うーん、何か釈然としない。血も涙もないお兄様やお姉様を怖れたのならいざしらず、私を怖れたってどういう事?

何かめちゃくちゃ腹がたつのだけれど。


王妃や内務大臣たちは私の一撃で半焦げ状態で見つかった。

直ちに治療の上、地下牢に監禁する。

私の斬撃の直撃を受けた男たちは皆不能になっていたそうだ。

喜んで報告するヘルマンに思わず剣で切りつけそうになり、ヘルマンが慌てて逃げていった。
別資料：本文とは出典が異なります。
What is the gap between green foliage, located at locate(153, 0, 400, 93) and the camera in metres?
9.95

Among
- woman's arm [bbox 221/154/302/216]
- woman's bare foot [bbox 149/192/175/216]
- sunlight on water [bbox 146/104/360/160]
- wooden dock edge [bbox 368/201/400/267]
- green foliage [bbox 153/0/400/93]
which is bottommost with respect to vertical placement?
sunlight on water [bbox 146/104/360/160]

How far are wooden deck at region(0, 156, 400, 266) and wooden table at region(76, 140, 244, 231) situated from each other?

「あっはっはっはっ、皆、エルの剣で不能になるのを怖れて逃げ出したのか」

遅れてやって来たお兄様には大声で笑われるし、


「エル最高」

お姉様は笑い出して止まらなくなるし・・・・・

私はぶすっとしていた。


「まあ、エル、オーバードルフの都も火の海にはならなかったし、領都を黙って勝手に占拠したとお兄様とお姉様が怒り出さなかったのだから、良しとするしか無いだろう」

フェルにそう言って慰められたが、うーん、何かおかしくないか?


確かに勝手に領都に抜け駆けしたと怒られるかと思っていたので、それがなかっただけでもマシなのだけど・・・・、何か釈然としないんだけど。
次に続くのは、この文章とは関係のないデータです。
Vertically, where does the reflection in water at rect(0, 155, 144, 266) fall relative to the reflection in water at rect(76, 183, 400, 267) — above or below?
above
お兄様もお姉様もオーバードルフ軍との戦いである程度の戦果を挙げられたので、納得しているらしい。可愛そうなのはお兄様とお姉様の露払いになったオーバードルフ軍だと思うんだけど・・・・。



領都には1週間もせずにまた人が戻ってきていた。


我軍を怖れたのなら、もう少しかかるんじゃないかと思っていたので、不思議だと思っていると

嬉々としてヘルマンが新しいチラシを見せてくれた。


「領都オーバードルフから逃げ出した者たちへ

余は戦神エルザベートの化身、エルヴィーラ・ ハインツェルである。

余を怖れて逃げ出した賎民共へ

余から逃げ出すとは良い根性をしているではないか。

今すぐに帰ってくれば不問に処すが、いつまでも隠れている気ならば余の宝剣をその方ら目掛けて振るうであろう」


そこには鬼の形相で剣を振る私のイラストが書かれていた。



「ウンガー、ウンガーはどこにいる」

私はプッツン切れて叫んでいた。

「ウンガー様はなにやら急用だとかで、急ぎ出ていかれましたが」

兵士の一人が教えてくれた。


「本当にウンガーの奴、次見つけたら許さない」

私は手でチラシを握りつぶしていた。


そこへ兵士が走り込んできた。

「報告いたします。オーバードルフの元王子ベルンハルトが一軍を率いてこちらに向かっていると報告が入りました」


「はっ、まだいたのね」

私は軽く頭痛がして頭を押さえた。